--- Start ENTRIES SUPPLIED ---
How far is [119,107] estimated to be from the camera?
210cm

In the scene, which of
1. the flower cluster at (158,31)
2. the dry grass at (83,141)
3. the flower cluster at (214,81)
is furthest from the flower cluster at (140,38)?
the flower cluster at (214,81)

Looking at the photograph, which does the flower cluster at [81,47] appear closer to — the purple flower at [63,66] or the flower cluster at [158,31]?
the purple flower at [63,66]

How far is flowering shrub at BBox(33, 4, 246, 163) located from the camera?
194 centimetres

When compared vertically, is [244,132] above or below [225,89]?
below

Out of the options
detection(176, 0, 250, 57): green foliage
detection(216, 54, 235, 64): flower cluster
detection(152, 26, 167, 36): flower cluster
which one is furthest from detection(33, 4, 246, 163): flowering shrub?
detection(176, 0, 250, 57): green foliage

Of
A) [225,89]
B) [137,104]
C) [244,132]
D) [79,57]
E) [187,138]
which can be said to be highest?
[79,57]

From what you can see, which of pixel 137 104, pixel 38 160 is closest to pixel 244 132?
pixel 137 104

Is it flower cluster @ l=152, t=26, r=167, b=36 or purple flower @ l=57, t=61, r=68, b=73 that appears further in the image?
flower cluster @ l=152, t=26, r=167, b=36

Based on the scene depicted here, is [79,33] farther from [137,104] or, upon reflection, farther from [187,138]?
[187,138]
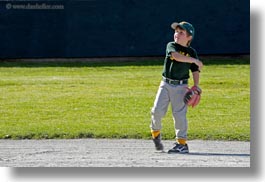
--- End ENTRIES SUPPLIED ---
§ **WHAT IS NEEDED**
Copy all of the material above word for word, and leave the pictures out of your answer.

§ **ANSWER TO THE TASK**
How far is [119,107] estimated to be from the camera?
210cm

In the scene, which of
1. the flower cluster at (158,31)
2. the dry grass at (83,141)
3. the flower cluster at (214,81)
is furthest from the flower cluster at (140,38)?
the flower cluster at (214,81)

Looking at the photograph, which does the flower cluster at [81,47] appear closer to — the purple flower at [63,66] or the flower cluster at [158,31]?
the purple flower at [63,66]

How far is flowering shrub at BBox(33, 4, 246, 163) located from the camera?
194 centimetres

When compared vertically, is [244,132] above or below [225,89]?
below

Out of the options
detection(176, 0, 250, 57): green foliage
detection(216, 54, 235, 64): flower cluster
detection(152, 26, 167, 36): flower cluster
which one is furthest from detection(33, 4, 246, 163): flowering shrub?
detection(176, 0, 250, 57): green foliage

Of
A) [225,89]
B) [137,104]
C) [244,132]
D) [79,57]
E) [187,138]
which can be said to be highest?
[79,57]

From what you can see, which of pixel 137 104, pixel 38 160 is closest to pixel 244 132?
pixel 137 104

Is it flower cluster @ l=152, t=26, r=167, b=36 or purple flower @ l=57, t=61, r=68, b=73 that appears further in the image?
flower cluster @ l=152, t=26, r=167, b=36

Based on the scene depicted here, is [79,33] farther from [137,104] or, upon reflection, farther from [187,138]?
[187,138]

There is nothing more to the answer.